======== Extracted information ========
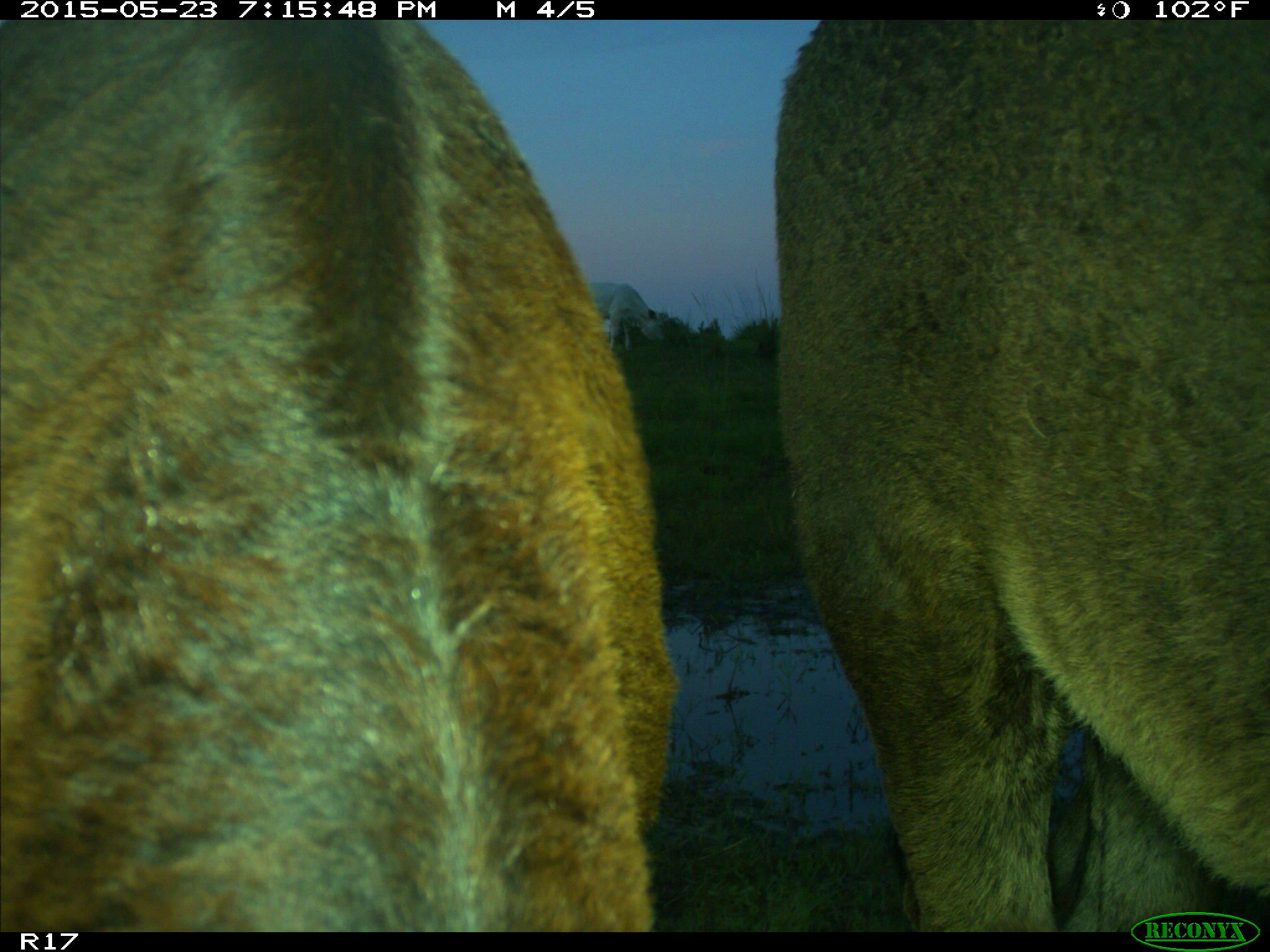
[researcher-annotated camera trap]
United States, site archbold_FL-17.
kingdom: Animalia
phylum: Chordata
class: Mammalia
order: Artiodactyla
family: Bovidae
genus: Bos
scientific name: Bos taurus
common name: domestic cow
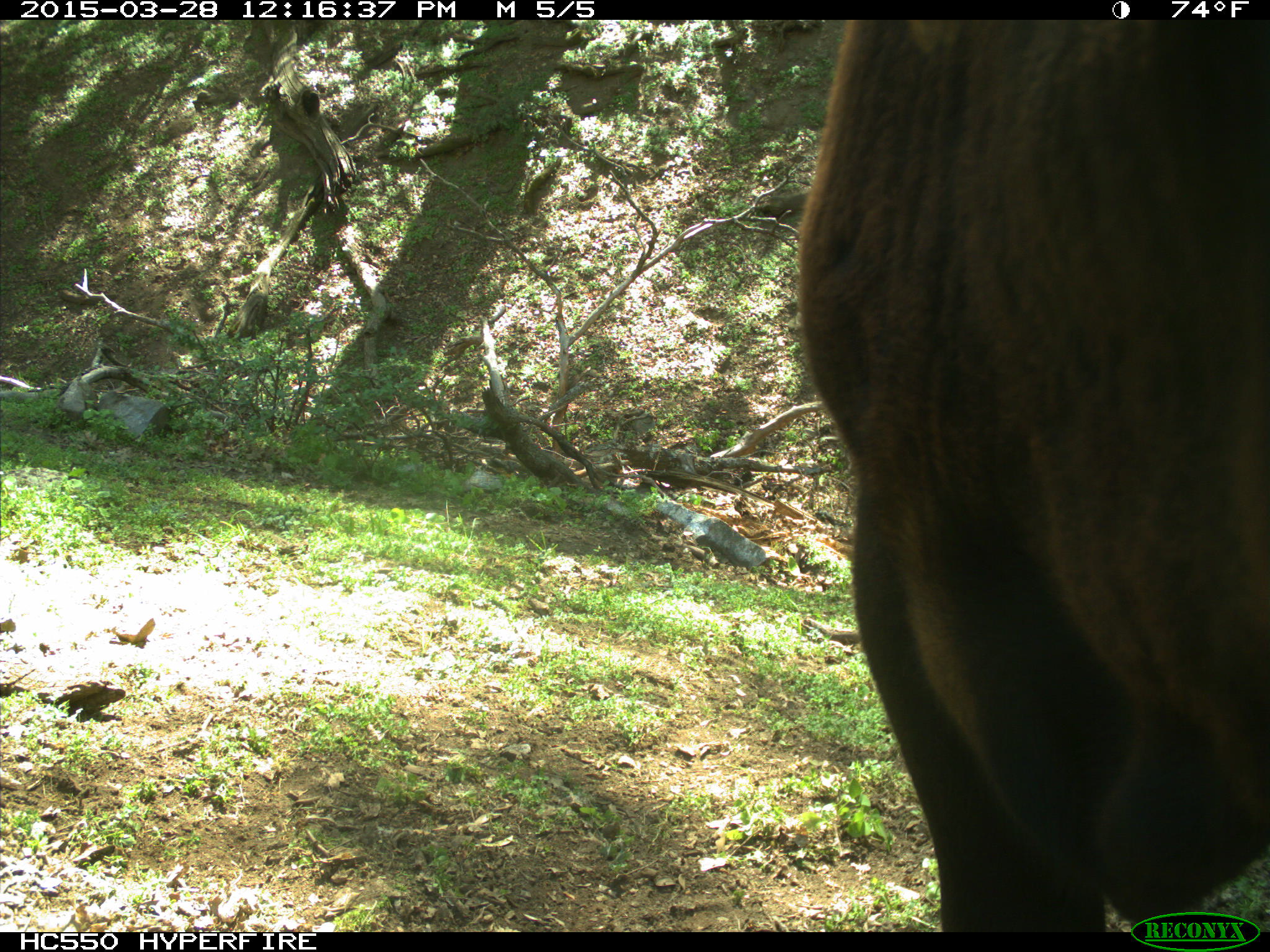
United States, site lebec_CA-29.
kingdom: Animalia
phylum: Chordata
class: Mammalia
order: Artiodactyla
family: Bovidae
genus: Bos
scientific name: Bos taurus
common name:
========
**Problem to work on**
The lines to return are those holding the string "name" anywhere in the listing above.

**Exercise output**
scientific name: Bos taurus
common name: domestic cow
scientific name: Bos taurus
common name:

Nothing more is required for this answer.